Along with this, there were some efforts to make other aspects of the story funny, but they never quite hit on the level we want it too. The dinner sequence with Stone’s family was exactly what you would expect, and Filipino bantamweight boxer Rookie Carroca being married to Stone’s mom was a funny idea, but they went nowhere with it. What does Rookie cooking parrot for them or Swann seeing him fight in San Diego one time even accomplish? Little moments like Stone showing K.C. how to be funny would work if he was funny. Then again, maybe this is why he’s a writer on the show and not a performer. On the other hand, I’m probably just overthinking this and giving everyone too much credit. Even so, I did like him walking K.C. through a joke setup step-by-step. Though not all of his advice is applicable such as “never tell a joke sitting down” or how accordion players aren’t funny (HARD disagree), the advice of using “This guy” instead of “A man” in the opening of a joke is completely true. What makes up for the missteps and potential goldmine opportunities for hilarity is the emotion found within the sad side of Swann’s personal life and not seeing his daughter, the extremely funny sequence of Swann using a fire house to climb down to crash the party below because he thinks it’s K.C.’s place (“The cardinal rule, they always love a big entrance”) and him subsequently remembering he had a stuntman do this type of stuff after he struggles, and the hysterical “B story” involving King Kaiser and his war with Karl Rojek and the “Boss Hijak” sketch he wants to air.
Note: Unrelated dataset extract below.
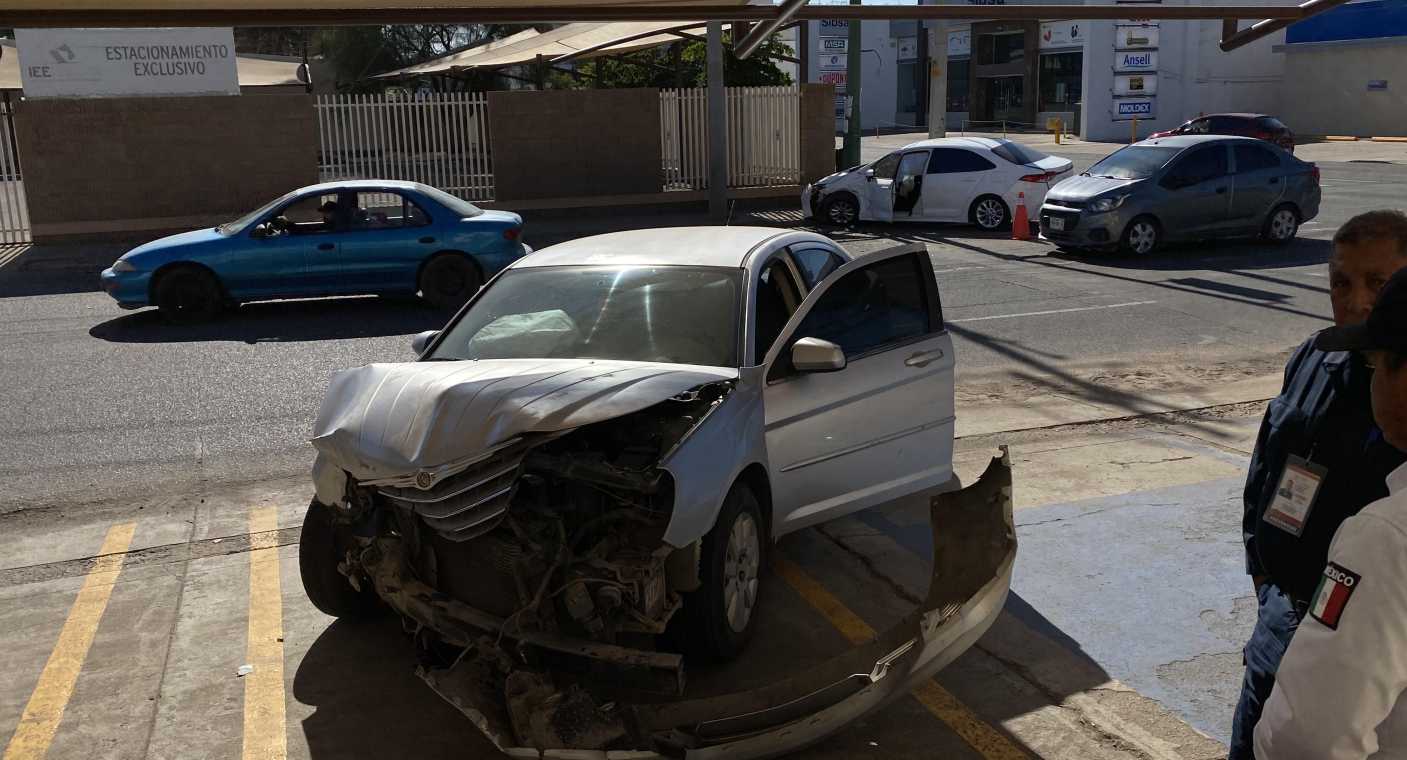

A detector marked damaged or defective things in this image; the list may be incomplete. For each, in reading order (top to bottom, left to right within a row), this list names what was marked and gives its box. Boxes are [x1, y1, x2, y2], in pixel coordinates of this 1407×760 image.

Joseph Bologna was a show-stealer. Though his character was secondary to the Stone/Swann drama, his intersecting storyline of being this hard-to-deal-with comedy superstar who’s willing to fend off mobsters to defend his comedy was very entertaining stuff. From his serious demeanor when giving his writers or producers shit and then immediately apologizing by buying them stuff, to his dedication to his craft while wearing ridiculous outfits and being anxious as all hell, Bologna does a great job in replicating what a Sid Caesar or a Jackie Gleason was probably like behind the scenes of their hugely popular shows. He is tough, funny, and he makes up for everything Mark Linn-Baker lacks in. It leads to a triumph of an ending that is worth every ounce of the buildup.

This idea interested me from the get-go and though this wasn’t a serious take on the behind-the-scenes stuff, it was a still a nice introspective on the life of a comedy writer during that timeframe.
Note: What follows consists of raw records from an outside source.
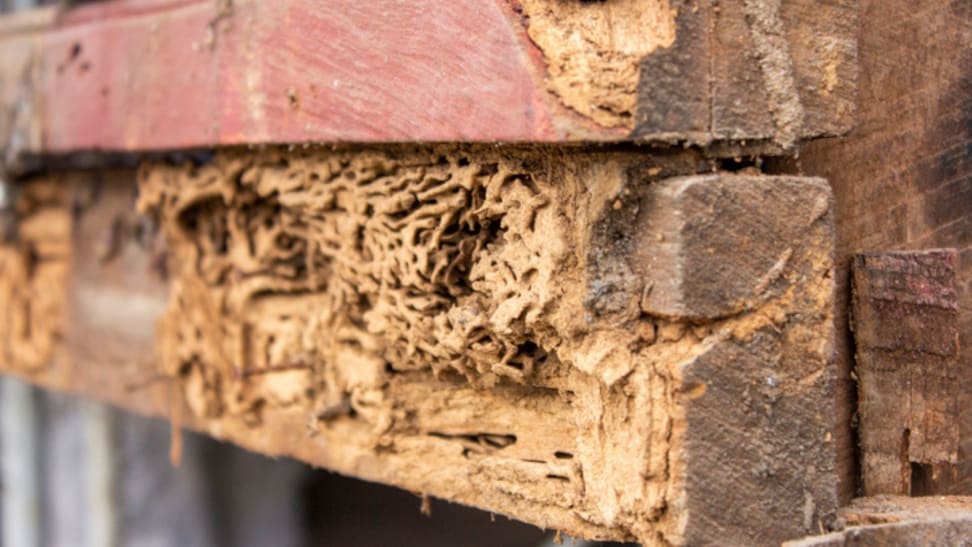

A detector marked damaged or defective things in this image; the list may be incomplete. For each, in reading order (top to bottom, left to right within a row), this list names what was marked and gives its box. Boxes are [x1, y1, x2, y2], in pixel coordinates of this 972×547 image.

damaged wooden beam [0, 0, 852, 159]
splintered wood [0, 148, 836, 544]
damaged wooden beam [0, 148, 836, 544]
splintered wood [852, 250, 956, 498]
damaged wooden beam [856, 250, 960, 498]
Because it’s such a great representation of the era it takes place in, the throwback My Favorite Year is a bit of a dated comedy. Much like those old 50s programs, the humor is goofy, quick-witted, fun, and unserious almost to a fault. It may not have you cackling on the floor with laughter, but it’s consistent enough to keep a smile on your face. It never steps on any toes and gets nowhere near what some may call “edgy”, so keep that in mind if you’re not a fan of these types of harmless comedic movies. Truthfully, I’m a sucker for a premise like this. Exploring this era of television and the job of a comedy writer during this time period is downright interesting, and there’s a serious lack of projects concerning it. This hook alone keeps the audience invested throughout its runtime. With an entertaining enough narrative that is only aided even further by its subplot involving the antics of the show’s star, My Favorite Year succeeds in being easy to like because of its simplicity and heart. With a solid supporting cast to fill out the story and a light and humorous vibe throughout, this film does a great job in shining a spotlight on the minds behind entertainment television and how things were working for a popular comedy program while under the duress of being watched by a live audience of millions. Lastly, we learn the important and very amusing difference between being a “movie star” and an actor and how both are different from being a sketch comedian.

There’s a lot of fun to be had in My Favorite Year. If they changed the lead actor, you’d be hard pressed to complain about anything.